UN Secretary-General Antonio Guterres said he was open to the idea of sending aid to Syria through border crossings other than Bab al-Hawa – the only UN-sanctioned humanitarian link between Turkey and the rebels. Islamic Aid Corridor – Control of northern Syria.
“Of course I would be very happy if the Security Council could reach a consensus to allow the use of more border crossings, because we also need to improve our ability to conduct cross-line operations from Damascus to Idlib,” Guterres said. “Many non- UN relief agencies are already moving supplies through other border crossings.”
On Tuesday, the United Nations said the Bab al-Hawa crossing was “virtually intact,” but the road to the crossing was damaged in Monday’s earthquake, hampering rescue efforts.

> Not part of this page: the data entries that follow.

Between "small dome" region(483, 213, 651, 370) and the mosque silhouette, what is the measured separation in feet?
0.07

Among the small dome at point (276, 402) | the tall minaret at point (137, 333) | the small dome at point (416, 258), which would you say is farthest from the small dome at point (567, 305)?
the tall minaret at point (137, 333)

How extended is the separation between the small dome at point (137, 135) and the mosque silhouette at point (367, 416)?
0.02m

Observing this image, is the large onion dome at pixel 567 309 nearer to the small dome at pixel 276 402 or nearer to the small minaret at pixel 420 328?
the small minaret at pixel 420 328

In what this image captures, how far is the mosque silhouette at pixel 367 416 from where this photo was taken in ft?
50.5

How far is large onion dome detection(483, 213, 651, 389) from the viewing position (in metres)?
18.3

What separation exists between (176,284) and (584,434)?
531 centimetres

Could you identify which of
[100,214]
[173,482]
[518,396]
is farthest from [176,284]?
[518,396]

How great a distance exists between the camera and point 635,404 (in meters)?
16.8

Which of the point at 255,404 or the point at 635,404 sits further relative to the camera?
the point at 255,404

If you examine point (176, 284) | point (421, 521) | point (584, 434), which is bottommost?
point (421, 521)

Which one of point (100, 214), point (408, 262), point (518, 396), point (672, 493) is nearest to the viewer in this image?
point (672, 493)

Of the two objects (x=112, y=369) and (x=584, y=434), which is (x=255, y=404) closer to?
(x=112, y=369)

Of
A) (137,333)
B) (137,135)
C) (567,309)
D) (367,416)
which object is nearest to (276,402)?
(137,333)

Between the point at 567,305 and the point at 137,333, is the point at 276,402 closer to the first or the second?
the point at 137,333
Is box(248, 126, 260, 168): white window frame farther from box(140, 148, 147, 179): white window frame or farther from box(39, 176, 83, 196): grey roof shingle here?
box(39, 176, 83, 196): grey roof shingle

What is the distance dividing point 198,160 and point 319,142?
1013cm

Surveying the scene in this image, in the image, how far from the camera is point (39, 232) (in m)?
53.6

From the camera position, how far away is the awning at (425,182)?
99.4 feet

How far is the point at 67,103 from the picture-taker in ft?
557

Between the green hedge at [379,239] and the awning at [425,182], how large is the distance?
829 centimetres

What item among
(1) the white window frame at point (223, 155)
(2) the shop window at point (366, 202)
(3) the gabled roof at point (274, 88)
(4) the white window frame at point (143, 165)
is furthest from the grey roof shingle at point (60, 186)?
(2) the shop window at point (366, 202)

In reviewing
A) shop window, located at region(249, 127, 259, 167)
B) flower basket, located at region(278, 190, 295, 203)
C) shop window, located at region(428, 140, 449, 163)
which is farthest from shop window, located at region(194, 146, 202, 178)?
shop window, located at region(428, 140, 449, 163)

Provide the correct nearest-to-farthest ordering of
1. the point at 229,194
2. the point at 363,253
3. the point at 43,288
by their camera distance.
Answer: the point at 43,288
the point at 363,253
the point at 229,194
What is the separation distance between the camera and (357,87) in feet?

The first UN convoy of six trucks entered northern Syria through the Bab al-Hawa crossing on Thursday, according to Guterres. “The United Nations has raced to respond as best it can,” he said, adding that “more help is on the way, but more, more help is needed.”
“When the earthquake struck, the humanitarian crisis in northwestern Syria had already worsened, with needs at their highest level since the conflict began,” Guterres said, describing the urgent need for emergency humanitarian aid to Syria. “We regretfully realize that we have yet to witness the full extent of the devastation and the humanitarian crisis unfold.”
Guterres said the United Nations would launch an urgent appeal early next week for donors to support Syria. He added that it had allocated $25 million from the UN’s Central Emergency Response Fund for Syria, and that UN agencies and international and national NGOs were assessing initial funding needs for the next three months.
“These resources will be used by the humanitarian community for critical assistance: shelter, health, nutrition, water, sanitation, hygiene, education, protection and psychosocial support services,” Guterres explained.
Guterres also said that UN Under-Secretary-General for Humanitarian Affairs and Emergency Relief Coordinator Martin Griffiths was in Turkey to assess areas affected by the quake. Griffiths will also visit Gaziantep, Aleppo and Damascus to assess aid needs.